9robots logo
Stage: Live

Send your GxP data to AI without exposing it to plaintext — even during inference.

What it is

Whether you send data directly to Claude, Gemini, GPT, or through gateways like Dataiku or PortKey, delivery is encrypted in transit. Then your data is decrypted at the entry point, processed in plaintext on the provider's infrastructure, and runs on GPUs where your prompts sit in memory as plain text.

Security incidents at AI providers aren't hypothetical — exposed prompts, leaked code, misconfigured caches. Different failures, one pattern: things get exposed that weren't meant to be. If your GxP data is sitting in plaintext when that happens, it can be exposed too.

The fix is to build systems where a mistake can't expose your data. ColdVault is an encrypted AI inference engine built on confidential computing principles — the confidential AI platform underneath every 9robots product.

ColdVault keeps your data in plaintext only inside CPU and GPU chips. Even the load balancer operates on encrypted traffic only. In RAM, on buses, in GPU memory, across the links between them — your data is never in plaintext. Human error or malicious access yields ciphertext, not plaintext. Even 9robots employees can't access your data — enforced by architecture and hardware, not only by company policy.

Confidential computing will become standard for AI. ColdVault is built that way today — for pharma teams whose compliance won't clear standard AI providers for production GxP data.

Mathematical data sovereignty: there is no plaintext for us to produce in response to a disclosure order.

ArchitectureWhat a disclosure order returnsWhy
AI gateways & direct APIsFull plaintextGateway and provider both process customer data in plaintext during routing and inference
AWS Bedrock-MantlePlaintext via GPU or softwareGPU memory is plaintext at inference; CPU isolation is software-enforced and amendable under compulsion
ColdVault (SEV-SNP + CC)Cryptographic noiseZero exposed plaintext steps.

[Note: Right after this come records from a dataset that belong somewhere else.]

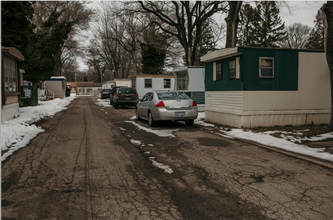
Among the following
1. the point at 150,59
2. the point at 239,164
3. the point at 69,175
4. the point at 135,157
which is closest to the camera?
Answer: the point at 69,175

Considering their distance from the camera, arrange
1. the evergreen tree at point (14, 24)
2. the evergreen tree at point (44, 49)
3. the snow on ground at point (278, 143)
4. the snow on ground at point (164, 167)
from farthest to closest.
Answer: the evergreen tree at point (44, 49) < the evergreen tree at point (14, 24) < the snow on ground at point (278, 143) < the snow on ground at point (164, 167)

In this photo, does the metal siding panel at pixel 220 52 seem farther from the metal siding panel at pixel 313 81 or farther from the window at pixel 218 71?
the metal siding panel at pixel 313 81

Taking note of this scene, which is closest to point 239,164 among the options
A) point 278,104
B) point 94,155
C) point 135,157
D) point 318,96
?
point 135,157

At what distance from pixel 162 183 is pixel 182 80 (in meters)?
16.9

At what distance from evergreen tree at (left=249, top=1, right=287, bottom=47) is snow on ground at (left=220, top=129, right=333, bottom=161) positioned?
38872mm

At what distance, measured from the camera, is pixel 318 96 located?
1220 centimetres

Memory keys live inside AMD/NVIDIA silicon, not with 9robots or the cloud provider

How encryption works

Three places standard architectures expose plaintext that ColdVault doesn't:

  1. TLS termination point. Most cloud APIs terminate TLS at the L7 load balancer — the prompt is plaintext on the load balancer before it reaches the workload. ColdVault uses L4 passthrough ingress; TLS terminates inside the SEV-SNP Confidential VM. The load balancer routes encrypted TCP without inspecting payload.
  2. Routing-layer memory. AI gateways inspect requests at L7 to do their job — routing, observability, billing — which structurally requires plaintext. ColdVault's routing happens inside the SEV-SNP CVM, in encrypted host memory.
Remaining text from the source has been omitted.